In total, thirty people were arrested. Still three of them are in jail. Image by author.]
At the same time, Imider created its own space for different kinds of struggles to intersect: a struggle for social rights, indigenous rights, and environmental rights. What’s more, the people of Imider specifically emphasize that these different struggles are inseparable within the context of contemporary global capitalism, and authoritarian politics. They are a model, just like the struggle at Standing Rock, for the direction of social struggle today. As they stated in one of their pamphlets:
“To talk about sustainable development is no longer enough, it’s a word worn out and abused: from the great multinational-companies to the small factories, it’s used as an alibi. Today it’s necessary to point out that the limits of the so-called sustainability, in fact, can’t be imposed by external criteria to the social, cultural and environmental context in which this sustainability must, at the local level, be realized. Today [it] is necessary to create a direct and continual communication between the resources of the territory and the demands, at every level, of its inhabitants. (…) Our protest action strongly affirms that this is the direction we want to follow. (…), in our vision there is the space for the care and protection of those fundamental common goods like water, land, culture and local economies, basic rights: commons that must be accessible and shared in an equal way by everyone, because they are the basis of (…) life itself and of its continuity (…).”

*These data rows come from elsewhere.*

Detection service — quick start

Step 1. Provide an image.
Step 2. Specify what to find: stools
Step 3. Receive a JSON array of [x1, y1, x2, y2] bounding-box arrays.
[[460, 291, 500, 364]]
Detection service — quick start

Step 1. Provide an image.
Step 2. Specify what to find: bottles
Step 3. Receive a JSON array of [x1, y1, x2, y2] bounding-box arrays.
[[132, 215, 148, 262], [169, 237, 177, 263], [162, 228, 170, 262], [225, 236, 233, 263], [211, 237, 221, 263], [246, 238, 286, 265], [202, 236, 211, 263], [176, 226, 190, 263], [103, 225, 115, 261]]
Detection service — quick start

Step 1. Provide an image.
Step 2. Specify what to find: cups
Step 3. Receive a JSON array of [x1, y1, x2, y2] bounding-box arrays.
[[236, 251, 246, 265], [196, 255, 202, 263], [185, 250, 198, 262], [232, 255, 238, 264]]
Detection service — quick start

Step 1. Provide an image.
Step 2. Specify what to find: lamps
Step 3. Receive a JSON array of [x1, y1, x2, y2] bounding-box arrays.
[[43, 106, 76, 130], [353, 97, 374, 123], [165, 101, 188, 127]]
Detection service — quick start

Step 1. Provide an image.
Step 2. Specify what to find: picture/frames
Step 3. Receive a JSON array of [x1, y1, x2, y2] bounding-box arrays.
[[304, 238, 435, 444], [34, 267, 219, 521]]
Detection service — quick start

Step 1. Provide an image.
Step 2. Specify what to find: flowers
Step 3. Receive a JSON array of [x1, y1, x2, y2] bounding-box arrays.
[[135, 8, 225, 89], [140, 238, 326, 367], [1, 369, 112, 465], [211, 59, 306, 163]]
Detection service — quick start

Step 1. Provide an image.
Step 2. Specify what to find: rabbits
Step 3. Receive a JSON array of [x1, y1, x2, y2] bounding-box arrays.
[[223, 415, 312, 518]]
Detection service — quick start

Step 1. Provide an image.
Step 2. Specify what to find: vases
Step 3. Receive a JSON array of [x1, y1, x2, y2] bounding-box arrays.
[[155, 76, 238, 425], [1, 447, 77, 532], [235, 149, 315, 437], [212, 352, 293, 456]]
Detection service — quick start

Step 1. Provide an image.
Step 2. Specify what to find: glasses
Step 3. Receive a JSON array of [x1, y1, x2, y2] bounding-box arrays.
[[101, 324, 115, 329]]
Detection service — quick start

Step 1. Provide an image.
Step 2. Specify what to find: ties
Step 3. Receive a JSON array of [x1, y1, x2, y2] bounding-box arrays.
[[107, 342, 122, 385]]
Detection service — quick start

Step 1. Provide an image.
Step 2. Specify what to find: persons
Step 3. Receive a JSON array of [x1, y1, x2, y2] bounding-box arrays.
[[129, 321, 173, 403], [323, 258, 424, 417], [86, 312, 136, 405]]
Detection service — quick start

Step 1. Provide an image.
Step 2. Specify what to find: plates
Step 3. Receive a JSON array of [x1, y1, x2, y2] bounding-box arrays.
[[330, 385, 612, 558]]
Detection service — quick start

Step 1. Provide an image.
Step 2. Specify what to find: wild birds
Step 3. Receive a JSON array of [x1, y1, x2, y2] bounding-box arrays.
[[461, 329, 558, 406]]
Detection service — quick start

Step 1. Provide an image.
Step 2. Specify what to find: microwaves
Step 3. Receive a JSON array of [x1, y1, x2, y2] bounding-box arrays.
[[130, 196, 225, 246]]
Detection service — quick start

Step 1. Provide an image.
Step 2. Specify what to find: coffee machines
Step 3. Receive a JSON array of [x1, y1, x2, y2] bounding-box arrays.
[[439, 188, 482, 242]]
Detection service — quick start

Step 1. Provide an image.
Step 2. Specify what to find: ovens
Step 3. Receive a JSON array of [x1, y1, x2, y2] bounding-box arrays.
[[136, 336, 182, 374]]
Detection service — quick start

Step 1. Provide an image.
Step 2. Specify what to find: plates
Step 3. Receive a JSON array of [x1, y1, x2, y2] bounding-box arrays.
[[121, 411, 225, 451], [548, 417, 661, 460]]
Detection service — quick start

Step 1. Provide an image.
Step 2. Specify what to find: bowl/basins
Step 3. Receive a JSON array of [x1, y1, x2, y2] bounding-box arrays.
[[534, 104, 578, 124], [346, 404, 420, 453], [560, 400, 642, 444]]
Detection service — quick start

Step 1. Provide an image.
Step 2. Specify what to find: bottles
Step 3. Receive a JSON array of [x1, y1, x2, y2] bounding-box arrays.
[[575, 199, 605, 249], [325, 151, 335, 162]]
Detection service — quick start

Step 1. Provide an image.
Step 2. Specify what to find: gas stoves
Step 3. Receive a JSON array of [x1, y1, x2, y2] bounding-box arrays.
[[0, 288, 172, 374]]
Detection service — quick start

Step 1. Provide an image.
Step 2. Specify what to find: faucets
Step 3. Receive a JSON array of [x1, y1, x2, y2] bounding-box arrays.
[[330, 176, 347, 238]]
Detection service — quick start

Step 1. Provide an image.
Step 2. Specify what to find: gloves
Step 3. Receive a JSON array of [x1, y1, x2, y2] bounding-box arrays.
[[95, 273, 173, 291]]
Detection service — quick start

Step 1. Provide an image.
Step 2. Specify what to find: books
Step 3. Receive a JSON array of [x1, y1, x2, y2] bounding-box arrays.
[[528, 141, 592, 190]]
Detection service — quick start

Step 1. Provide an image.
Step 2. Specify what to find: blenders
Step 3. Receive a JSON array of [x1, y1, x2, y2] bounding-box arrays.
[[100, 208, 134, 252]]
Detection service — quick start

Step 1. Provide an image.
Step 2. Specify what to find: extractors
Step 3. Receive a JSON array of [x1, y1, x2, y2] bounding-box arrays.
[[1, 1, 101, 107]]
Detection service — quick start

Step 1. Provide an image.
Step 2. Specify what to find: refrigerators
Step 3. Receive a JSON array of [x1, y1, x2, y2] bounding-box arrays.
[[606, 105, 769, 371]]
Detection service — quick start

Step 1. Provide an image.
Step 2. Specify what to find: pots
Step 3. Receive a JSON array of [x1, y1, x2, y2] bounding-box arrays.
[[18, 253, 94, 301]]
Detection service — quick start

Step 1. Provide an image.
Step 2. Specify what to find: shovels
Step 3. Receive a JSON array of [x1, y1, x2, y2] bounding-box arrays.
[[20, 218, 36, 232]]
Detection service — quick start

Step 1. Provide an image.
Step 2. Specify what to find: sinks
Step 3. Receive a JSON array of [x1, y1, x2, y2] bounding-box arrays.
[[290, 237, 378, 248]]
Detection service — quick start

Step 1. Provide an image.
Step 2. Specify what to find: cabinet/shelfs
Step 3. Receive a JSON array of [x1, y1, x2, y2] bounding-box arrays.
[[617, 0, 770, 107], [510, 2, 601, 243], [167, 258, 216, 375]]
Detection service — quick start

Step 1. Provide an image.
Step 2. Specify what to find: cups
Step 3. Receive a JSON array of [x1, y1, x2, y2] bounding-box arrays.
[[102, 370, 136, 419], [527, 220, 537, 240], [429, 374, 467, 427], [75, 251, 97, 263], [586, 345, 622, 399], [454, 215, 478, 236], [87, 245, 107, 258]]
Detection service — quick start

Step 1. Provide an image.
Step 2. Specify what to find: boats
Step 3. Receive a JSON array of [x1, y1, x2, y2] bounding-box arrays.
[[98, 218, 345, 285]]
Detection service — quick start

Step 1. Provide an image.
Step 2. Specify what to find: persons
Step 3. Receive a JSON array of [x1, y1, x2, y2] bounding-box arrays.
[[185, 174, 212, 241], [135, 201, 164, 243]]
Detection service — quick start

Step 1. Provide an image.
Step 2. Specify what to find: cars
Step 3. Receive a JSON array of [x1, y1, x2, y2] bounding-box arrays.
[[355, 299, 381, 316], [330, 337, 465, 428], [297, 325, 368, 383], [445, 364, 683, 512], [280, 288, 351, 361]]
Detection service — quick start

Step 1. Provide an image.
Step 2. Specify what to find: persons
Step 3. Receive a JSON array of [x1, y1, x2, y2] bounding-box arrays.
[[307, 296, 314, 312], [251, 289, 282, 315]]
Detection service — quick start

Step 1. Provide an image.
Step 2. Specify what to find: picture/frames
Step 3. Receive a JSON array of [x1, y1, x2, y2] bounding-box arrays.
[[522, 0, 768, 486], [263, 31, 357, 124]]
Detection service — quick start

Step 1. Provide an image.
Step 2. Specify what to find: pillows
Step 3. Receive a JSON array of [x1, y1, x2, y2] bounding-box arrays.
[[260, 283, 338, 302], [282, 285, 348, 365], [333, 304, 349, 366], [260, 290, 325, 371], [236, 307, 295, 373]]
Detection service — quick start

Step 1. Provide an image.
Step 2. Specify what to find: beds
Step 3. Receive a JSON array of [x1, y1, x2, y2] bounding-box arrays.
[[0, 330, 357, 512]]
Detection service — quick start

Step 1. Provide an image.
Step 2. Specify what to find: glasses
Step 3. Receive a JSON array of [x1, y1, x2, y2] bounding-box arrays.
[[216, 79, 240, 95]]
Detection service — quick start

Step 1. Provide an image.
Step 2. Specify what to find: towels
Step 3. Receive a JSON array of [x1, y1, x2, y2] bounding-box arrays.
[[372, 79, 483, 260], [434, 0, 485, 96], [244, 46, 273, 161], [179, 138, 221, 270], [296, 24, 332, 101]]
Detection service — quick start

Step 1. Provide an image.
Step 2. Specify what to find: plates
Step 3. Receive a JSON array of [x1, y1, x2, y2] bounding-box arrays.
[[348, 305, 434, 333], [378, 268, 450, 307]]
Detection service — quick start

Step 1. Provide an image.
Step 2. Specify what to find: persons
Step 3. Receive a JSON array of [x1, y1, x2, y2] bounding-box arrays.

On my way back from the camp in Albban, I was listening to a talk show about the COP22, and the problem of climate change on the Moroccan radio. There was a broad consensus among the interviewer and the interviewees that main problem with regard to Morocco was the lack of education and awareness among ordinary people. The solution lied in teaching them to be “responsible” citizens. Not a word on the environmental and social violations of large mining companies, nothing about the daily politics of dispossession by large corporations. It was repugnant after what I witnessed at mount Allban.
The people of Imider, in contrast, taught me that they know best how to preserve their land and the environment, how sustainable development does not only include climate change, but also climate justice. They know very well that climate justice is about much more than just individual behavior. They are fighting for it every day, and they are an example for the rest of us.